Role of Factor Inhibiting HIF-1 alpha in cardiac oxygen sensing

Hypoxia-inducible factors (HIFs) are transcription factors present in all mammalian cells, and play a pivotal role in the molecular response to changes in oxygen availability. Regulation of HIF transcriptional activity is thought to be via 2 mechanisms, the best understood being constant HIF degradation. Upstream control is via prolyl hydroxylase enzymes, which are sensitive to changes in molecular oxygen concentration. The second, less well understood mechanism is via inhibition of activation of co-factors such as iron, via factor inhibiting HIF-1 (FIH1). Blocking of these co-factors potentially limit HIF-1 transcriptional activity, hence offering alternative regulation of HIF activity in response to low oxygen availability.

Little is known about how FIH1 functions in vivo, and the consequences for the intact organism. FIH1 may act in concert with prolyl hydroxylase enzymes to maintain HIF transcriptional activity throughout the physiological range of oxygen concentrations - FIH1 is known to remain active at very low oxygen concentrations, whereas the prolyl hydroxylase enzymes become inhibited.

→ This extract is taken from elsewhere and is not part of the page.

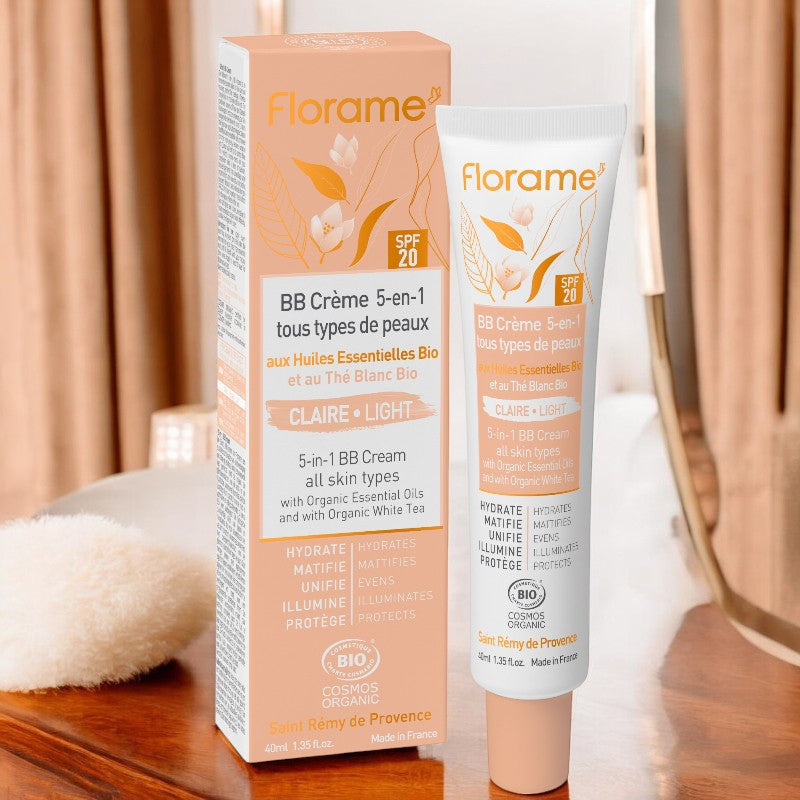 Florame - BB Cream 5-in-1 Farbton hell LSF 20 Weißer Tee BIO 40ml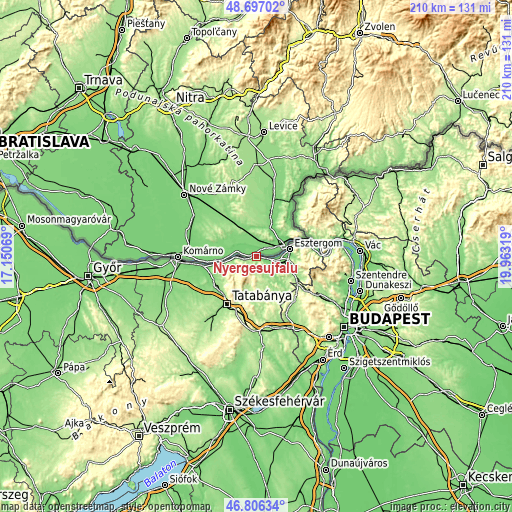 Topographic map of Nyergesújfalu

This PhD is part of an established, well-funded research project which is investigating the role of FIH1 in cardiac function and metabolism - HIF1 controls transcription of a series of metabolic genes. Little is known about the role of FIH1 in the heart, and we have found that cardiac function is impaired with FIH ablation. FIH1-/- molecular physiology is consistent with a hypoxic phenotype, with abnormal calcium handling and upregulated carbohydrate metabolism. In light of this data, the PhD project will first investigate how FIH1 function controls metabolism, and how HIF stabilisation and transcription are affected by varying FIH function, by both manipulation in vivo and via siRNA cell culture techniques. The techniques described in the project rotation will be followed by more sophisticated measurements of cardiac function and metabolism within intact, beating heart. Of particular importance will be determining the partitioning of carbohydrate metabolism with FIH1 disruption, simultaneously measuring glycolytic flux and glucose oxidation, and central to how FIH1 potentially influences cardiac metabolism. This will be achieved using established 3H and 14C radiolabel techniques. The limited existing literature shows FIH1-/- mice are hypermetabolic. This root cause of this abnormality is potentially mitochondrial, although this has not been investigated. The mechanism by which the HIF system is activated is thought to be via signalling from mitochondria to a cytosolic intermediary and subsequent nuclear stabilisation of HIF. Therefore understanding the role mitochondria have within this signalling system is essential. The project will investigate the possibility that FIH1 ablation results in dissipation of the electrochemical gradient across the inner mitochondrial membrane, examining the role of mitochondrial uncoupling proteins. Mitochondrial morphology will be assessed using established funding for electron microscopy work. The metabolic and mitochondrial themes of the project will be developed concurrently with cell culture techniques that allow for FIH1 loss of function experiments with siRNA in beating CD-1 cardiomyocytes, to investigate the role of FIH1 in maintenance of HIF transcriptional activity at varying levels of hypoxia. Using this in vitro approach will allow fine control of hypoxia, to identify the relative contributions of prolyl hydroxylase enzymes and FIH1 to transcription in cardiac cells.